Biden invoked images of the unemployed waiting in long food lines and added a dire warning: “If we don’t act now, things are going to get much worse and harder to get out of a hole later.”
Biden made the call for new assistance — including boosting stimulus checks to $2,000 — after an unexpectedly poor December jobs report that reflected a plunge in restaurant employment. The 140,000 slump in payrolls highlighted how surging coronavirus infections are taking a greater toll on parts of the economy.
Markets Vulnerable
Equities started recovering after Bloomberg News reported that Manchin planned to review Biden’s proposals, and extended gains following Biden’s comments. The S&P 500 Index closed up 0.6%, at a record high. The fluctuations showcased investor sensitivity to news about the next fiscal initiative.

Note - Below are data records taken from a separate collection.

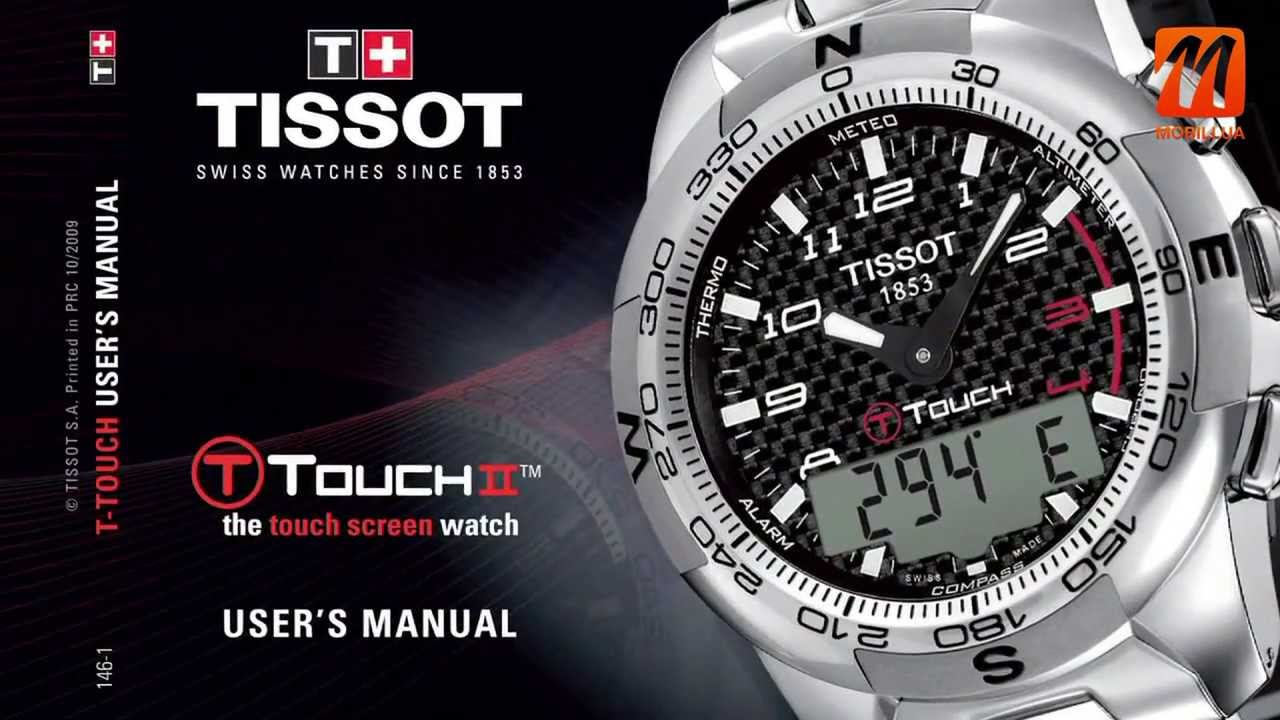 Tissot COUTURIER T035.617.16.051.00 - YouTube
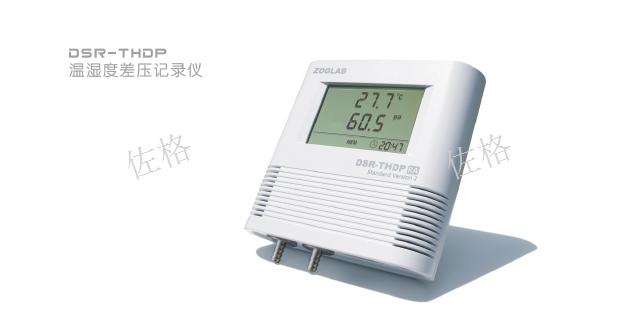 博物馆冷链温湿度记录仪安装简单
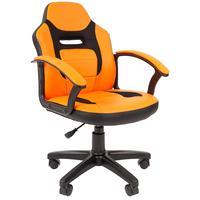 Кресло детское Chairman Kids 110 оранжевое/черное (экокожа/ткань, пластик)
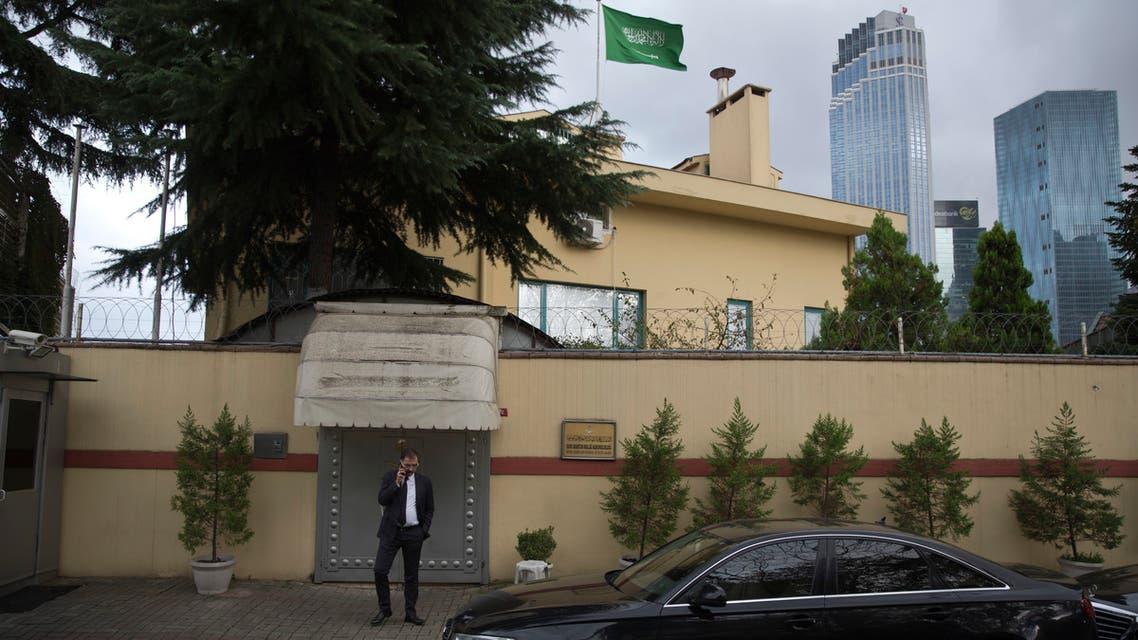 القنصلية السعودية اسطنبول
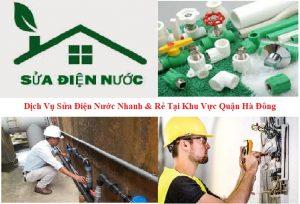 Thợ Sửa chữa điện nước quận Hà Đông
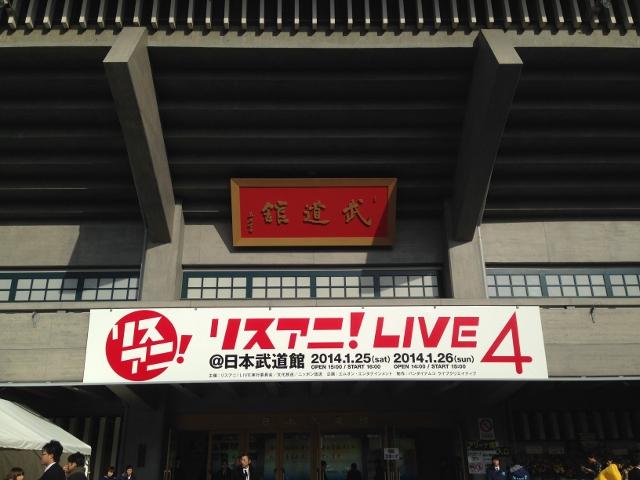 リスアニ!LIVE-4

Incoming Senate Majority Leader Chuck Schumer said earlier this week that boosting the stimulus payments to $2,000 would be his first goal once Democrats secure control of the Senate.
The Labor Department’s report Friday showed the U.S. unemployment rate at 6.7% in December, halting a string of seven straight monthly declines. The figures underscored that the economy weakened at the end of 2020 as the pandemic raged and the impact of the roughly $2 trillion March fiscal stimulus package faded.
‘Down Payment’
President Donald Trump signed a $900 billion relief bill last month, which included supplemental unemployment benefits extended to mid-March — a timeframe that could serve as a deadline for lawmakers to move on the next package. That bill didn’t include aid for state and local authorities, which was blocked by outgoing Senate Majority Leader Mitch McConnell and fellow Republicans.
Biden on Friday reiterated that last month’s aid bill was just a “down payment” on what’s still needed. In November he favored something “like the Heroes Act” that House Democrats had previously proposed. That bill was originally about $3.4 trillion, in May. By October, Democrats had trimmed their demand to $2.4 trillion.
“People are lined up for miles in their automobiles waiting to get a meal to put on the table for their family,” Biden said at the news conference on Friday. The president-elect also called for a federal minimum wage of $15 an hour, a long-time Democratic priority that’s likely to run into a challenging political calculus.
Biden touted a Moody’s Analytics study from last year that had compared his versus Trump’s economic proposals and showed his plan would generate millions of more jobs than his opponent.
In the wake of Democrats’ victories in Tuesday’s two Georgia runoff elections to the Senate — which ensure the party’s control of the chamber — JPMorgan Chase & Co. predicted a new stimulus package worth $900 billion; Goldman Sachs Group Inc. said it expected about $750 billion in new aid; and Bank of America Corp. analysts projected a bill in the “ballpark” of $1 trillion.